Dataset records:
+ + + + +
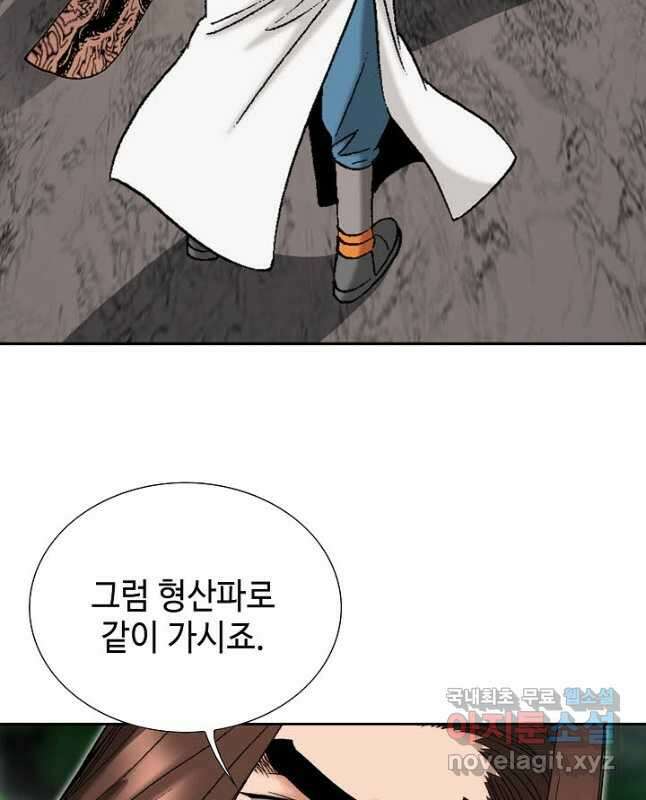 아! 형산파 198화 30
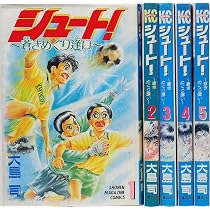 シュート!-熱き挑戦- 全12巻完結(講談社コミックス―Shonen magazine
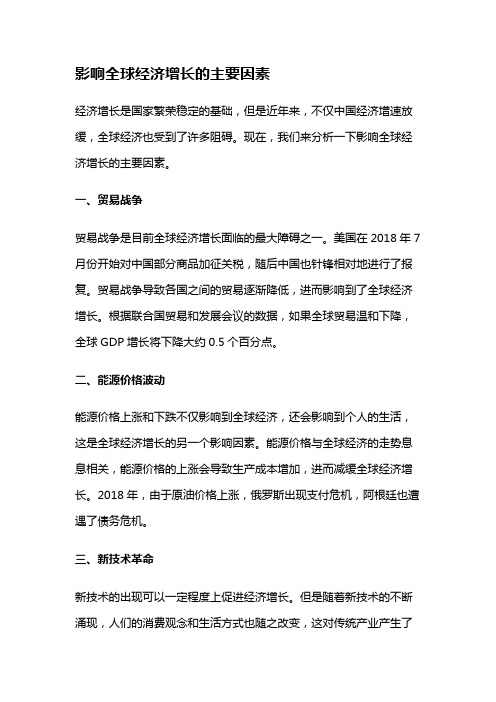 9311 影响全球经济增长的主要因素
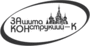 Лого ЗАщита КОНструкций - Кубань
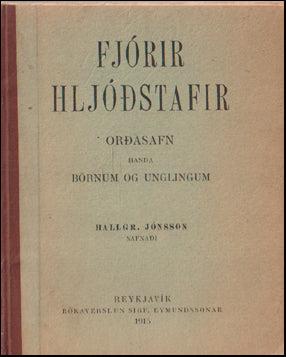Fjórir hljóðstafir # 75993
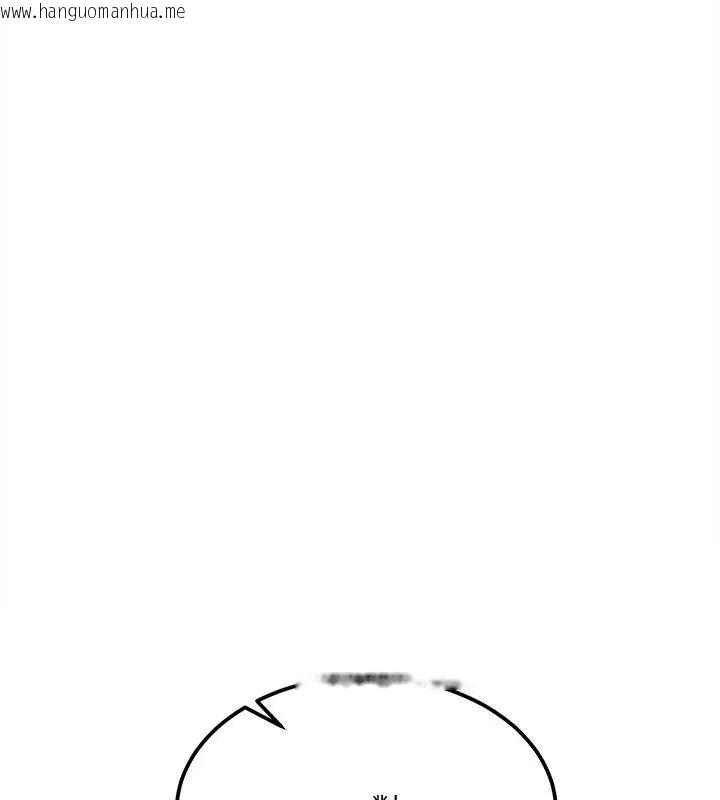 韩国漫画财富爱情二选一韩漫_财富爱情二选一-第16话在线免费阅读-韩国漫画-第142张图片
+ + + + +
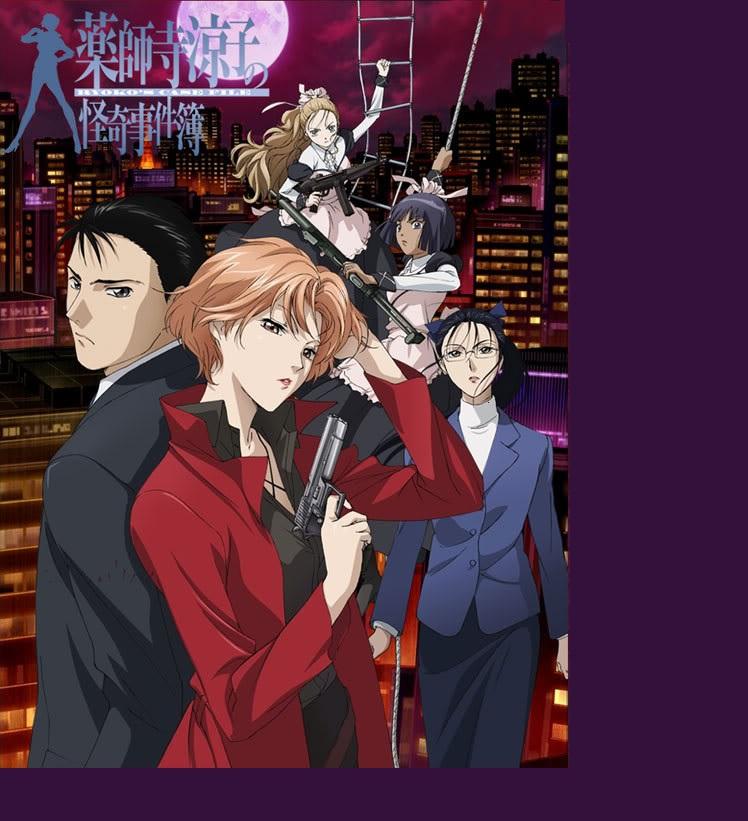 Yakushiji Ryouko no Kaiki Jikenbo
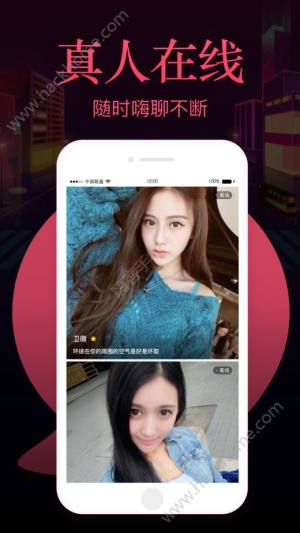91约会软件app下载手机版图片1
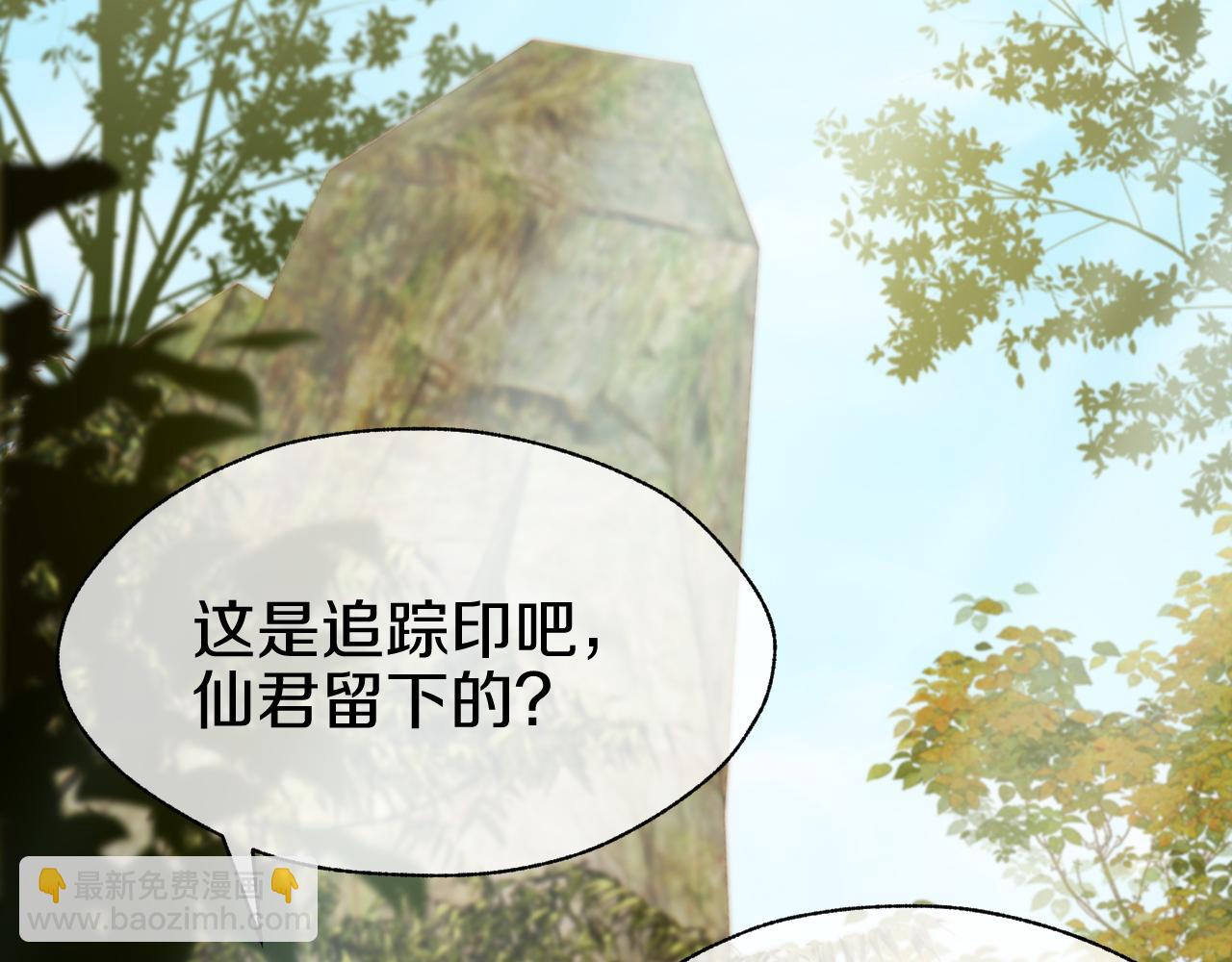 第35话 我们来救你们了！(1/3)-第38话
+ + + + +
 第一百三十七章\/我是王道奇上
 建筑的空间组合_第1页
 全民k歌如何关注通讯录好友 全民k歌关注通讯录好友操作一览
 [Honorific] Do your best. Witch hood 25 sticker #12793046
+ + + + +
What needs to be done:
Pictures do not belong in the answer. Return the lines above starting at the one with "아! 형산파 198화 30" and ending at the one with "韩国漫画财富爱情二选一韩漫_", both kept, exactly.

Reply to the task:
 아! 형산파 198화 30
 シュート!-熱き挑戦- 全12巻完結(講談社コミックス―Shonen magazine
 9311 影响全球经济增长的主要因素
 Лого ЗАщита КОНструкций - Кубань
Fjórir hljóðstafir # 75993
 韩国漫画财富爱情二选一韩漫_财富爱情二选一-第16话在线免费阅读-韩国漫画-第142张图片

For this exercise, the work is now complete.